THE TASK — Copy the records again, swapping every "the point at" for "the spot at" and leaving everything else unchanged.

* * * * *

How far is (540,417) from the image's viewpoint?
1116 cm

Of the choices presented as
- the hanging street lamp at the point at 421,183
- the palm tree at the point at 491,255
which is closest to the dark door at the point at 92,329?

* * * * *

ANSWER —
How far is (540,417) from the image's viewpoint?
1116 cm

Of the choices presented as
- the hanging street lamp at the spot at 421,183
- the palm tree at the spot at 491,255
which is closest to the dark door at the spot at 92,329?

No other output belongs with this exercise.